2) Comment le secteur de la fabrication s'est–il développé au début du XXe siècle?

La croissance dans le secteur de la fabrication au cours des trois premières décennies du XXe siècle a suivi celle de l'économie dans son ensemble. Le PIB manufacturier est demeuré autour de 22 % du PIB total durant toute la période de 1900 à 1926 (Green et Urquhart, 1987). La production manufacturière s'est accrue à peu près au même taux que l'ensemble de l'économie, qui a augmenté rapidement avec la colonisation de l'Ouest. L'expansion spectaculaire de la production agricole, associée à l'ouverture de l'Ouest, s'est accompagnée d'une croissance également rapide de la production manufacturière.
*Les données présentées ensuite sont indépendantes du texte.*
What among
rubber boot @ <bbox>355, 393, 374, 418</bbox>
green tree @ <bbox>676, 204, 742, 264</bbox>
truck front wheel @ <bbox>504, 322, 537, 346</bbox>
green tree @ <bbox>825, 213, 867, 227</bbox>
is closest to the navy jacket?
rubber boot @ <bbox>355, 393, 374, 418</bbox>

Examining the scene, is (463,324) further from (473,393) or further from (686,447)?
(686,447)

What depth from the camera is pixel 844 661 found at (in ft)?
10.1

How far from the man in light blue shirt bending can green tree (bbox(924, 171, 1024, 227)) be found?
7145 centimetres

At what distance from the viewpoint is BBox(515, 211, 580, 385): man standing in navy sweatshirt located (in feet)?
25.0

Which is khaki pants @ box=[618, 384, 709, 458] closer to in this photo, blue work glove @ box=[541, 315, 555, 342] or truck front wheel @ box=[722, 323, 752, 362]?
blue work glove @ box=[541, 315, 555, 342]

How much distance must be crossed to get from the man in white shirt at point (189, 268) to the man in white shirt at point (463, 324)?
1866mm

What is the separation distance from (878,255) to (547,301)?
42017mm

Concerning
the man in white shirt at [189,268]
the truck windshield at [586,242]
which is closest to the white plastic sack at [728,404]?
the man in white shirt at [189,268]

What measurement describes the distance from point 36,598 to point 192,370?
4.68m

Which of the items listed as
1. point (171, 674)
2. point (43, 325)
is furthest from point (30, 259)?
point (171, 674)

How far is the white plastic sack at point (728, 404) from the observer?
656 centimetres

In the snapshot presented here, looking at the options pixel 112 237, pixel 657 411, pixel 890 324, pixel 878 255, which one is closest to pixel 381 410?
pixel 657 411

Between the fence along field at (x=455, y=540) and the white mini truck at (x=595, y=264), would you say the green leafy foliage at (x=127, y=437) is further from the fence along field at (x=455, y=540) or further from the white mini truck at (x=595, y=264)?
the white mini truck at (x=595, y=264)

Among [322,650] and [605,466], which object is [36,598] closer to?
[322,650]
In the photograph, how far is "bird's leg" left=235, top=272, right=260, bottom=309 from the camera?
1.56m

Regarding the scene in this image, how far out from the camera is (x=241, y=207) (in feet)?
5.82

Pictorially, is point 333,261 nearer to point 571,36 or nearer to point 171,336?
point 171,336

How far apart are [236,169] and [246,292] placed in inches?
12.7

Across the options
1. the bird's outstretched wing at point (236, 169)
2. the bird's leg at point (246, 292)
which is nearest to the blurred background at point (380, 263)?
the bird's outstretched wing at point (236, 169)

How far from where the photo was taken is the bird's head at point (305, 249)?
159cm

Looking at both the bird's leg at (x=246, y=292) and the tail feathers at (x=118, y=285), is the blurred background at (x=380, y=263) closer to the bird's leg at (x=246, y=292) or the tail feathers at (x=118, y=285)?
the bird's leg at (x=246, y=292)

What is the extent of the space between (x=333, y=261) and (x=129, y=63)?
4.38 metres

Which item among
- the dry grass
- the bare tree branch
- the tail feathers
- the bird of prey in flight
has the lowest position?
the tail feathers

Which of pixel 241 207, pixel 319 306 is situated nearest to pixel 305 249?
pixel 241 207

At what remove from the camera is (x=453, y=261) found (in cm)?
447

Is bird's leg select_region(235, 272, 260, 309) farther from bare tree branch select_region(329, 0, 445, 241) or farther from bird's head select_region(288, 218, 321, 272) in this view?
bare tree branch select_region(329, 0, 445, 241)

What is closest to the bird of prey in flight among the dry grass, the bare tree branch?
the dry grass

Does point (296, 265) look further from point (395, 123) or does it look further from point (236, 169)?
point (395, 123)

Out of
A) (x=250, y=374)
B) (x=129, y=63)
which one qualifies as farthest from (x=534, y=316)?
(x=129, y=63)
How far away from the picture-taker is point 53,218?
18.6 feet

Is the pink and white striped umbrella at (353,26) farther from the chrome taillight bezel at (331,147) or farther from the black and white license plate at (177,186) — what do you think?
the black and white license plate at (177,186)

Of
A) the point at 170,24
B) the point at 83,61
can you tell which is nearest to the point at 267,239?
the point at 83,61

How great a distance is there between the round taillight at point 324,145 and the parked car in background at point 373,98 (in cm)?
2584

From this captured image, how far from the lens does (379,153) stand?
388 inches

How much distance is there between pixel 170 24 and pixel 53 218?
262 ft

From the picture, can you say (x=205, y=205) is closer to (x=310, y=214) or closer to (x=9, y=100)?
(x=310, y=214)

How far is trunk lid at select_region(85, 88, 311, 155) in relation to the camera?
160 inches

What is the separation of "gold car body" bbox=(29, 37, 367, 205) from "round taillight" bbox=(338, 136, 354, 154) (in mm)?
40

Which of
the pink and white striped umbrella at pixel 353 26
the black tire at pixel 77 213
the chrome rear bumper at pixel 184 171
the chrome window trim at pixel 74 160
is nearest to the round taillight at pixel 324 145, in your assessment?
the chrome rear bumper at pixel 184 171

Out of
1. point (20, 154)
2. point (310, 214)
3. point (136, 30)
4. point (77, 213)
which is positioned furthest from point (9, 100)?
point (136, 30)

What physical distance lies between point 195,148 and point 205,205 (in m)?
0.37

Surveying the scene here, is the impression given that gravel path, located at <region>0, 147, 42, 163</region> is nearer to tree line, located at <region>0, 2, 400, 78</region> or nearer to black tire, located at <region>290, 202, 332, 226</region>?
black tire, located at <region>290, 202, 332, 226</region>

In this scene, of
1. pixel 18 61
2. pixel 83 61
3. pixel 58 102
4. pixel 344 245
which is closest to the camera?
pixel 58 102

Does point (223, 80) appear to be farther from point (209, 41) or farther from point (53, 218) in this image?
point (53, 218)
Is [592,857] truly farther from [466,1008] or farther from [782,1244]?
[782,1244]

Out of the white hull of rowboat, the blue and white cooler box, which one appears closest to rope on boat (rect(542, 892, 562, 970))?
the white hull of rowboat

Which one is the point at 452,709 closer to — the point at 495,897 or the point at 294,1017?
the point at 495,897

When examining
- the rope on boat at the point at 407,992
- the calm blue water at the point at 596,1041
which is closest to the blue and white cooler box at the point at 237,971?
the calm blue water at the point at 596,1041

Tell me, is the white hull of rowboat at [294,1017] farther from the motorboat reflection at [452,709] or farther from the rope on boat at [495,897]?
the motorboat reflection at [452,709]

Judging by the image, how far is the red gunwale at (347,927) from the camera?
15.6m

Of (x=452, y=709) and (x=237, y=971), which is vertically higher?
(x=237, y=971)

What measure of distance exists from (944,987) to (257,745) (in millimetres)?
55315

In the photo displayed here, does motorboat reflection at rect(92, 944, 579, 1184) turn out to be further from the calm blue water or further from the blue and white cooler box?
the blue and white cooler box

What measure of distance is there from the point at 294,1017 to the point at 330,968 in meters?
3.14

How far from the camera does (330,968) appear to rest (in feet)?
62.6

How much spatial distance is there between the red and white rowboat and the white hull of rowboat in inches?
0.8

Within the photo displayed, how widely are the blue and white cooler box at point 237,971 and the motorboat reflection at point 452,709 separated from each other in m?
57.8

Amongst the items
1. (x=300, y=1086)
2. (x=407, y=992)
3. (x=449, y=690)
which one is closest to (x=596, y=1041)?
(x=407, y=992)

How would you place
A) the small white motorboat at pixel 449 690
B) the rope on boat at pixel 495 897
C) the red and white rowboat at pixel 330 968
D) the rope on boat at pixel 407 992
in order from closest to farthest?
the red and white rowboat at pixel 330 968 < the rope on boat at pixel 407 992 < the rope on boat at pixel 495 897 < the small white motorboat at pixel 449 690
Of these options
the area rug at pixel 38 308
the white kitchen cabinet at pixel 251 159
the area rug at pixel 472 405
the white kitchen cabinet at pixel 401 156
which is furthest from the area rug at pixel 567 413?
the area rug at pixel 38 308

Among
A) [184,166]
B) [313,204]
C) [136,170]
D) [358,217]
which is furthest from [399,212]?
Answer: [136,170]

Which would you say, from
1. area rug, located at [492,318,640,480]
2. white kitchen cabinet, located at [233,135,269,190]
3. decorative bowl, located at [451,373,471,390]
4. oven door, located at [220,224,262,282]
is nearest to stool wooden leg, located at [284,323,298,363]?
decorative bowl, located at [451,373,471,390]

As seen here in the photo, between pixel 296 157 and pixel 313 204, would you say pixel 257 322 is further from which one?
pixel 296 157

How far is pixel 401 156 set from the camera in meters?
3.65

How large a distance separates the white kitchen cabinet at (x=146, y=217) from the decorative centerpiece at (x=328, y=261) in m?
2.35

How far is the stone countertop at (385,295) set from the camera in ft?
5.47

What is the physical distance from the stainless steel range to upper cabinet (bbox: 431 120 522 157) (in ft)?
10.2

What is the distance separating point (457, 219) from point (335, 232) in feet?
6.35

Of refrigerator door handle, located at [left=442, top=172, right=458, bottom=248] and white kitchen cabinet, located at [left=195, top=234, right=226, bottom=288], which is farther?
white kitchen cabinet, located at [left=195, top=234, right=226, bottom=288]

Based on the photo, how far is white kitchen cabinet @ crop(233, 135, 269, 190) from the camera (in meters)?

En 1929, les exportations importantes de pâtes et papiers, de produits du caoutchouc, de métaux non ferreux, de minéraux non métalliques et de produits du bois laissent supposer des industries vigoureuses capables de soutenir la concurrence sur les marchés mondiaux. Mesurées selon le pourcentage de l'emploi, ces industries, sauf dans le cas des produits du bois, augmentaient aussi en importance. En revanche, les importations étaient importantes et les exportations, moins importantes dans les industries du fer et de l'acier, du textile, du pétrole, de l'édition et du vêtement. Toutefois, seule cette dernière industrie a affiché une baisse de sa part de l'emploi total durant la période étudiée. Dans quatre industries, soit celles des aliments et boissons, du cuir, du transport et des produits chimiques, les échanges commerciaux étaient moins nombreux et bidirectionnels. Dans ce groupe, seule l'industrie du cuir a connu une diminution de son pourcentage de l'emploi au cours de cette période.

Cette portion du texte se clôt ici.